By Trang Do
STATE COLLEGE, Pa. (CBS) — Chicago-based law firm Edelson, PC filed six suits in federal courts across the country, on behalf of ex-college football players. These men say their schools, the athletic conferences and the NCAA knowingly hid the dangers and risks of playing football and didn’t do enough to protect students.
The firm expects to file dozens of similar lawsuits, which could eventually involve tens of thousands of former college football players. In January, a federal judge ruled in a related head-injury settlement against the NCAA that former players could pursue personal injury claims as part of a class-action lawsuit. The ruling opened the doors to the suits filed Tuesday.
“Beyond that they just didn’t take care of them, they frankly cut them loose and abandoned them,” said Edelson PC Managing Partner Rafey Balabanian. “That is something that should not be taken lightly.”

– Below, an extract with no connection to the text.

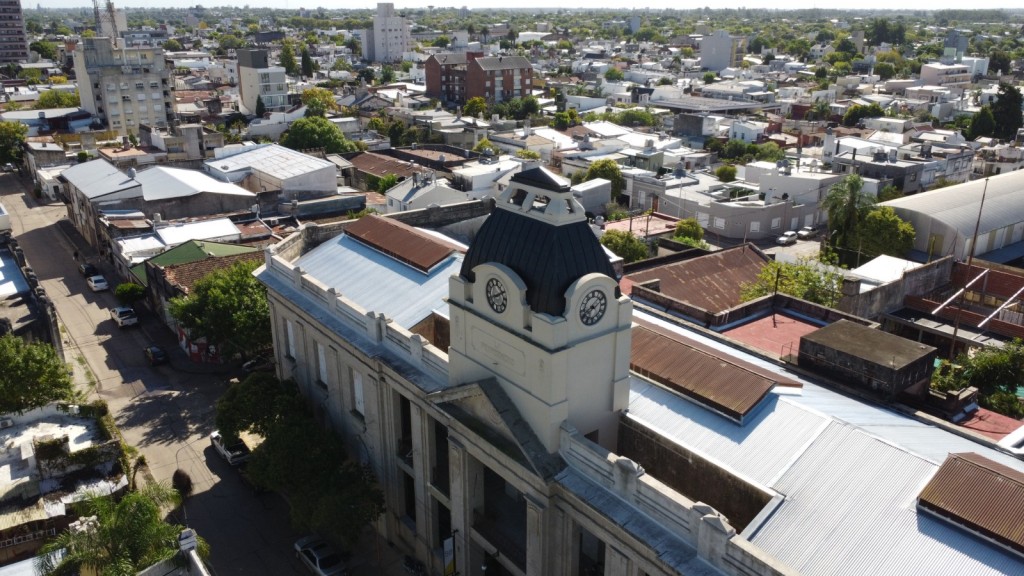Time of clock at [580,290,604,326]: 8:07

Penn State and the Big Ten Conference are named as defendants in one of the lawsuits. The plaintiffs are three former players, Robert Samuels, James Boyd, and Eric Ravotti. But if allowed to proceed as a class-action lawsuit, it could include decades of Penn State football players from 1952 through 2010. 2010 is the year when the NCAA required schools to implement concussion-related safety measures.

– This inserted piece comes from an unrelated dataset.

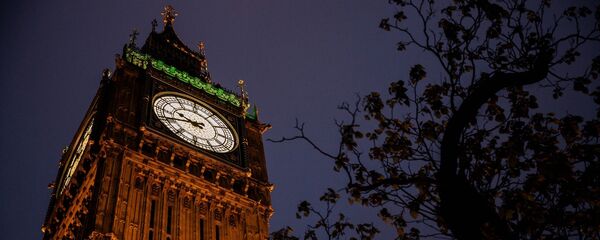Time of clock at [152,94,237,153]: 9:41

“These are not former NFL athletes that have been paid handsomely for their skills,” Balabanian said. “These are still kids in my view, who were just trying to get through life and were just trying to get an education.”
Balabanian said despite playing years ago, these former players are still dealing with debilitating side effects of their college play, including memory loss, dementia, depression and a host of long-term brain injuries.
“Many of these people are not able to function in society,” he said. “They’re not able to work, they’re not able to take care of their families and they need to be able to.”
The defendants now have the chance to respond and try to get the suits dismissed. CBS3 did reach out to Penn State for comment. Spokesman Jeff Nelson wrote in an e-mail: “We have not yet reviewed the complaint and thus do not have a comment at this time.”
CBS3 also reached out to the NCAA and received the following statement from Donald Remy, the NCAA’s Chief Legal Officer:
“These cases appear to be yet another attempt by Mr. Edelson to interfere with efforts to move forward a settlement in the Arrington case. The lawsuits reflect copycat activity and just because they keep repeating the same arguments does not make them true.”